Harper will publish the author’s Partita in the fall, the press announced in a news release. It calls the book “a deeply moving new novel about life and art from one of America’s greatest writers.”

Kingsolver made her literary debut in 1987 with the coming-of-age novel The Bean Trees, and followed it up two years later with Homeland and Other Stories. She had a breakout hit in 1998 with The Poisonwood Bible, which was a finalist for the Pulitzer Prize, the PEN/Faulkner Award, and the Women’s Prize for Fiction. Her most recent novel, Demon Copperhead, inspired by Charles Dickens’ David Copperfield, won the Pulitzer Prize and the Women’s Prize for Fiction.
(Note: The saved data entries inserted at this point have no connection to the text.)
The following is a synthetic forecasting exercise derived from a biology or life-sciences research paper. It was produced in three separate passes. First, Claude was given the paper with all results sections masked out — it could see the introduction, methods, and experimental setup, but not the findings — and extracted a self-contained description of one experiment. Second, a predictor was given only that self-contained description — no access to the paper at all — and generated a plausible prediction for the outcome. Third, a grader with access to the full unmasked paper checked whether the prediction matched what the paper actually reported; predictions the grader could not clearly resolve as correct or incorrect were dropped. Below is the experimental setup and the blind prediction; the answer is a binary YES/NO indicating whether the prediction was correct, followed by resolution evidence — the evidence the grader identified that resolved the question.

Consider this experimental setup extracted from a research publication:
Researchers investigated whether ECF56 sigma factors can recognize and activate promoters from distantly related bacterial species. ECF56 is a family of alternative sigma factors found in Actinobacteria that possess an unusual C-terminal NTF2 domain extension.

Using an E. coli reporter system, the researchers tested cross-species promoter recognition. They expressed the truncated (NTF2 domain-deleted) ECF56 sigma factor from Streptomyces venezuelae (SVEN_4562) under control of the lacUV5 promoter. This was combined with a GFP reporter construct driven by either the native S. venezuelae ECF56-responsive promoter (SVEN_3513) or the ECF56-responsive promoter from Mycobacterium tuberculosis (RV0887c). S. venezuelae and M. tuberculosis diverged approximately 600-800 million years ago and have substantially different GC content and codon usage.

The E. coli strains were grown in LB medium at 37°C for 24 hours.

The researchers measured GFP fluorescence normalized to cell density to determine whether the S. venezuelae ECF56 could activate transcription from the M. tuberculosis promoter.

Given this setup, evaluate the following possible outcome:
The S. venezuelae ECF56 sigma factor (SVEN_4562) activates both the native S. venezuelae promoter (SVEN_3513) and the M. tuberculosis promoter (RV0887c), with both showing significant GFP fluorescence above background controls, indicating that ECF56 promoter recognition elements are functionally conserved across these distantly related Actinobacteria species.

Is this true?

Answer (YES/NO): YES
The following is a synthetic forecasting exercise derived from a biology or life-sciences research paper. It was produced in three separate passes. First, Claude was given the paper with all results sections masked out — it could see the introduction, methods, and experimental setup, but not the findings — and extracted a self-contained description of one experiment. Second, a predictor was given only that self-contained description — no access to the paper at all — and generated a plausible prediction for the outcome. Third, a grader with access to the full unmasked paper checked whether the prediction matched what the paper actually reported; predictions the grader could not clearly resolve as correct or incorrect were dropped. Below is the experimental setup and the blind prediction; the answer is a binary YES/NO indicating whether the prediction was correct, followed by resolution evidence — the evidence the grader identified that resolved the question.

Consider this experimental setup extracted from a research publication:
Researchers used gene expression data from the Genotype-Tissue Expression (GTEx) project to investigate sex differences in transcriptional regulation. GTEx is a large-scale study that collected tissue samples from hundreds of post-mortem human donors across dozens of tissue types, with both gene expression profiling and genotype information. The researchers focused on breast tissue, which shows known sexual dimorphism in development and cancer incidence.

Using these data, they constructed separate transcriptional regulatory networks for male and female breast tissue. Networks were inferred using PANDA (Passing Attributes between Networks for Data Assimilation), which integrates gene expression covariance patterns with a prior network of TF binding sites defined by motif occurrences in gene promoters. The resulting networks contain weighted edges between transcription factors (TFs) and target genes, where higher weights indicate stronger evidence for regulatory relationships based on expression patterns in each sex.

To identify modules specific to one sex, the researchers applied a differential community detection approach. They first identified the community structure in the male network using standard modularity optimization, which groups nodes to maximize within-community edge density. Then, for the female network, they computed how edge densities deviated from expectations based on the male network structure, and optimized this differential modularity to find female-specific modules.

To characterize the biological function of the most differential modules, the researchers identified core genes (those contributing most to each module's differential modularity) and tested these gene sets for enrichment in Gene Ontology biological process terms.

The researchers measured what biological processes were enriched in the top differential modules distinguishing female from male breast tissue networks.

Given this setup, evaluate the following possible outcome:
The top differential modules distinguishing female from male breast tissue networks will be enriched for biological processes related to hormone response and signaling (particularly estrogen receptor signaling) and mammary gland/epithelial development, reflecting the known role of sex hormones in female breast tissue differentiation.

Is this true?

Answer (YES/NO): NO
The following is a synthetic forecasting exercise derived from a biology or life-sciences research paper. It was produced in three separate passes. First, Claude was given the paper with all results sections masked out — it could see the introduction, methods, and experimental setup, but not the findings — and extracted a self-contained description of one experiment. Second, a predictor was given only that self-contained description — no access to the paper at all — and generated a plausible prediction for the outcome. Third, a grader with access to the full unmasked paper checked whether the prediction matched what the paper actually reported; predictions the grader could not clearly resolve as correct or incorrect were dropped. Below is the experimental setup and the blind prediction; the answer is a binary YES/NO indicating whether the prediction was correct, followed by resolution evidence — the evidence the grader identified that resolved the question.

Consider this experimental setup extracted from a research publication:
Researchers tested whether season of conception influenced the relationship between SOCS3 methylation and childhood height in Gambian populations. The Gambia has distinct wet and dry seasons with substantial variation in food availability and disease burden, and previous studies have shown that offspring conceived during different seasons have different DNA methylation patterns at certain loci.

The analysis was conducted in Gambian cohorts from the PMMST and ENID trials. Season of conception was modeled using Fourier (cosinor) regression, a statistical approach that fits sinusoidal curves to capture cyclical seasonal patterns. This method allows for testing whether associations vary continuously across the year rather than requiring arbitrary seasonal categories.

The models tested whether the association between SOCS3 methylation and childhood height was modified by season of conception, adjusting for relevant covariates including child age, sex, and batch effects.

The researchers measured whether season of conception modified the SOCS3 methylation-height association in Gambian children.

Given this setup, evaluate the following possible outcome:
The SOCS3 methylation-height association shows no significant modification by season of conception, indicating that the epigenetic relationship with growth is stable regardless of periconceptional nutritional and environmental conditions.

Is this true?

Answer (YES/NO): YES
Partita will center on Livia Cable, a pianist who is contacted by an old lover who wants to see her again, and tries to decide whether to take him up on his offer. “With razor-sharp acuity and deep affection, Pulitzer Prize winner Barbara Kingsolver’s unforgettable new novel reflects on class barriers, the risks of ambition, and the timeless love affair between life and art,” Harper says.

Kingsolver said in a statement, “All my life, I’ve loved both language and music in a hungry, passionate way that happily entwines them in my brain. A novel about a classical musician never occurred to me, though, because of the sorts of people I write about. In the rural place where I grew up, folk art traditions are strong, but so-called ‘high art’ seems to belong to fancier people, not us….Why is our culture of arts divided this way, and what are the costs to all of us? I found it rich territory for fiction, and I hope readers will agree.”

Partita is slated for publication on Oct. 6.

Michael Schaub is a contributing writer.